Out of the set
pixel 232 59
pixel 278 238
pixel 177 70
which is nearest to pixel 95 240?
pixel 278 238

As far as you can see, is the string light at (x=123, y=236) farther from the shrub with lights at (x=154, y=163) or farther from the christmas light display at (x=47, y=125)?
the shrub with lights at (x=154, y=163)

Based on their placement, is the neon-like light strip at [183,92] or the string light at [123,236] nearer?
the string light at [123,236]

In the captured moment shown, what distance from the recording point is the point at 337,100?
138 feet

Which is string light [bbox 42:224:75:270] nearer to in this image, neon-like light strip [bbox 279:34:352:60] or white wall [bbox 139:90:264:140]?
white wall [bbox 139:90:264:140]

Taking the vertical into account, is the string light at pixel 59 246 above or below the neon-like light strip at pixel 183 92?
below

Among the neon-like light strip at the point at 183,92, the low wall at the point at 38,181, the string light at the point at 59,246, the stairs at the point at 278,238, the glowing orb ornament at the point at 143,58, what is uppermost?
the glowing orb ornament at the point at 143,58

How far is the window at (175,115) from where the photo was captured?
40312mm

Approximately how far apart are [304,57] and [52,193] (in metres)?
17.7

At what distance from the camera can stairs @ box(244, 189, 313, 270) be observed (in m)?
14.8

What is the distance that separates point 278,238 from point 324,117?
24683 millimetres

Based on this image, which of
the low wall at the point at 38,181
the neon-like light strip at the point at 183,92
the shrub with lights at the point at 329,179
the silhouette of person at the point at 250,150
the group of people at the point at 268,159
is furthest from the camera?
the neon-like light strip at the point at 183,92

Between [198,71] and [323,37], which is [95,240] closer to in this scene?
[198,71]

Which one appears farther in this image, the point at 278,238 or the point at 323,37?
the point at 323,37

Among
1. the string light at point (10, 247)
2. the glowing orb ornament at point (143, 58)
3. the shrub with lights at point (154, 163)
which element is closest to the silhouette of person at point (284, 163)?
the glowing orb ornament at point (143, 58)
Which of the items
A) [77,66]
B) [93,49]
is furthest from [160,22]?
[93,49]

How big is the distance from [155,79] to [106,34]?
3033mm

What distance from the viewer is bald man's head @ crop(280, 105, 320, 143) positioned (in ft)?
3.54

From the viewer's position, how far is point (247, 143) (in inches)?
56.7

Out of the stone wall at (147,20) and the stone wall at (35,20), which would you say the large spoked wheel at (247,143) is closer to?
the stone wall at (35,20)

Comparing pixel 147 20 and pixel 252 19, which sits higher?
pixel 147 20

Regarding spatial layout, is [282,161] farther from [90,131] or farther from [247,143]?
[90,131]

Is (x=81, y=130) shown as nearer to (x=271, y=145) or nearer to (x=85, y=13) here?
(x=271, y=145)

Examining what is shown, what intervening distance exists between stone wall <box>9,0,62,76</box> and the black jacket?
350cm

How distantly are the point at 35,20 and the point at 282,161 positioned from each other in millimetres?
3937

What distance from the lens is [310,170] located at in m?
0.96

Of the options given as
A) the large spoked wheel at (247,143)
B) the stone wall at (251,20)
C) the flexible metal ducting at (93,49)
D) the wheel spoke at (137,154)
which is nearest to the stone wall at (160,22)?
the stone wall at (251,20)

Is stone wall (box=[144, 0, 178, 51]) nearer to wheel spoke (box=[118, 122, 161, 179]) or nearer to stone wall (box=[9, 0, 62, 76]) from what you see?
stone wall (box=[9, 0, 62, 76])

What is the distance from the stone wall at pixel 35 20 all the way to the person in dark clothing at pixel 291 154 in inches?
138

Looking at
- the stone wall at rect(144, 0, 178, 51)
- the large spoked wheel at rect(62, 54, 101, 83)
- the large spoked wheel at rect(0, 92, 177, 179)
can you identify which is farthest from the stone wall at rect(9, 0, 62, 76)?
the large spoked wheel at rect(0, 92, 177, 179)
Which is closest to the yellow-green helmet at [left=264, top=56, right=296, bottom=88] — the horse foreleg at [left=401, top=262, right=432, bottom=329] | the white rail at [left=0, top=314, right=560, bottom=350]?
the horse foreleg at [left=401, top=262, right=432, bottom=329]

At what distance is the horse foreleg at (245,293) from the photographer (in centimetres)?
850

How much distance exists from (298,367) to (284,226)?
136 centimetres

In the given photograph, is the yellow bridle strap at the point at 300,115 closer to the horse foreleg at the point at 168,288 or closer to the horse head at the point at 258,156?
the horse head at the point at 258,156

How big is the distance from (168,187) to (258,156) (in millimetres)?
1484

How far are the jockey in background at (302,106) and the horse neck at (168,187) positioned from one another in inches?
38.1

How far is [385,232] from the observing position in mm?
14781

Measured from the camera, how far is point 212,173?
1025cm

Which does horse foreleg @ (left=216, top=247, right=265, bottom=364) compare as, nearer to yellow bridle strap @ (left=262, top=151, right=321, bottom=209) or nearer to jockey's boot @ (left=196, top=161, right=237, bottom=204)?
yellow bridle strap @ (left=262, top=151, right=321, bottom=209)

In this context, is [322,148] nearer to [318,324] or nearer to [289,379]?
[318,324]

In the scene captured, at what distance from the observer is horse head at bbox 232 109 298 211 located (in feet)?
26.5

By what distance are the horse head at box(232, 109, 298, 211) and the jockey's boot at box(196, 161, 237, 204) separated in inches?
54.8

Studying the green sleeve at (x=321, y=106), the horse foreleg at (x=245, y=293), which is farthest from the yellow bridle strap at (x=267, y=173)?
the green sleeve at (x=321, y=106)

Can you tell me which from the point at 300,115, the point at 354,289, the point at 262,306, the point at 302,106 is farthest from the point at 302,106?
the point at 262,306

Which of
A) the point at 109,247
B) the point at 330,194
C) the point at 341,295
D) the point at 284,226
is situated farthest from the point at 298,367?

◇ ◇ ◇

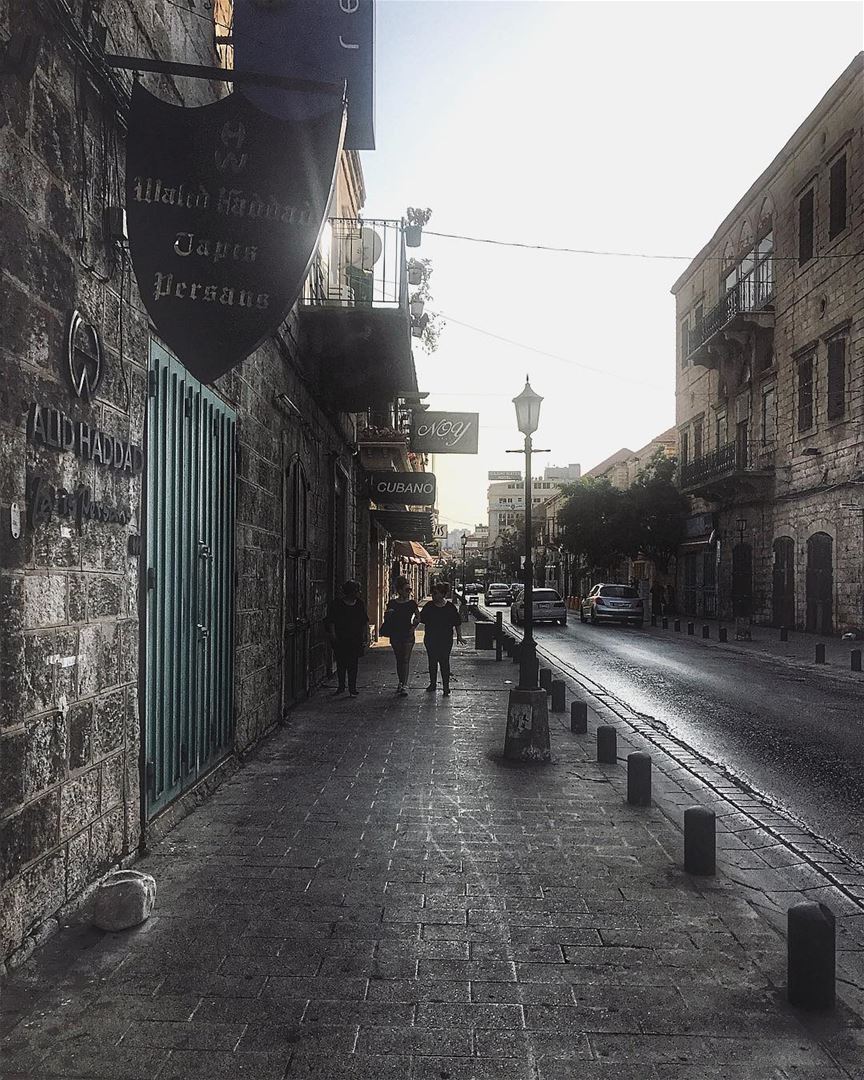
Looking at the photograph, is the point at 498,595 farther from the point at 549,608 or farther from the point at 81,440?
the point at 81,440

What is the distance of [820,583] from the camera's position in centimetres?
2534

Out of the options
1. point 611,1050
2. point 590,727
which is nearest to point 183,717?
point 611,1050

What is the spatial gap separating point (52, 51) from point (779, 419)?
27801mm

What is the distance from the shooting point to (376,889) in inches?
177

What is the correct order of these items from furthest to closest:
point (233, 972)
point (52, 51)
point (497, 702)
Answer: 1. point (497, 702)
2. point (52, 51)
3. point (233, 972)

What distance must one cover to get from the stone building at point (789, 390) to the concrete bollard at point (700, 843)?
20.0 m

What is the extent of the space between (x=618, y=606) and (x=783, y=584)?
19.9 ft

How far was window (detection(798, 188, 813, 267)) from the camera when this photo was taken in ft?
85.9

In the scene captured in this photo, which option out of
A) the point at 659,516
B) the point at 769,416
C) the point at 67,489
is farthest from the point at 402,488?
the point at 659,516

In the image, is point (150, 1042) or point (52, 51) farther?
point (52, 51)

◇ ◇ ◇

--- Task prompt ---
Lay out the part of the data that opens with the line containing "How far is the" and closes with the line containing "24683 millimetres" as a Markdown table, with columns titled Number and Record line and one row per line, blank lines left out.

--- Answer to this task ---
| Number | Record line |
|---|---|
| 1 | How far is the window at (175,115) from where the photo was captured? |
| 2 | 40312mm |
| 3 | Approximately how far apart are [304,57] and [52,193] (in metres)? |
| 4 | 17.7 |
| 5 | At what distance from the camera can stairs @ box(244, 189, 313, 270) be observed (in m)? |
| 6 | 14.8 |
| 7 | What is the distance that separates point 278,238 from point 324,117? |
| 8 | 24683 millimetres |